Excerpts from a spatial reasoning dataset

** START **

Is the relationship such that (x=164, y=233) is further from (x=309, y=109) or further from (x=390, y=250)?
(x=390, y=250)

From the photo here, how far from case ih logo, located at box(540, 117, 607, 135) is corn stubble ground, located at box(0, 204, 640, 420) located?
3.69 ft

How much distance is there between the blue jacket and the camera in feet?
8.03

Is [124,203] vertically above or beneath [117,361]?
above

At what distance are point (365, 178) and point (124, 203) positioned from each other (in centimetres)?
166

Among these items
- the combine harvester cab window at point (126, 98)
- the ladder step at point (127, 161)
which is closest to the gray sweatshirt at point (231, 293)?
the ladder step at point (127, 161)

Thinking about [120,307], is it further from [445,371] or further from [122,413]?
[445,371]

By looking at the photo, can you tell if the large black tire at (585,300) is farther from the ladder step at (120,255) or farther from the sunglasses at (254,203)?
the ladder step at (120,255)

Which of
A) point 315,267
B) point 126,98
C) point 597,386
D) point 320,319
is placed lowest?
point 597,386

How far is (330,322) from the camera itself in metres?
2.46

** END **

**What the exercise asks**
Reproduce every line of the listing above without any changes.

**Task result**
Is the relationship such that (x=164, y=233) is further from (x=309, y=109) or further from (x=390, y=250)?
(x=390, y=250)

From the photo here, how far from case ih logo, located at box(540, 117, 607, 135) is corn stubble ground, located at box(0, 204, 640, 420) located?
3.69 ft

How much distance is there between the blue jacket and the camera in feet?
8.03

Is [124,203] vertically above or beneath [117,361]?
above

At what distance are point (365, 178) and point (124, 203) positioned from each other (in centimetres)?
166

Among these items
- the combine harvester cab window at point (126, 98)
- the ladder step at point (127, 161)
which is closest to the gray sweatshirt at point (231, 293)?
the ladder step at point (127, 161)

Thinking about [120,307], is it further from [445,371] or further from [122,413]?
[445,371]

By looking at the photo, can you tell if the large black tire at (585,300) is farther from the ladder step at (120,255) or farther from the sunglasses at (254,203)?
the ladder step at (120,255)

Which of
A) point 315,267
B) point 126,98
C) point 597,386
D) point 320,319
is placed lowest?
point 597,386

How far is (330,322) from the camera itself in metres?
2.46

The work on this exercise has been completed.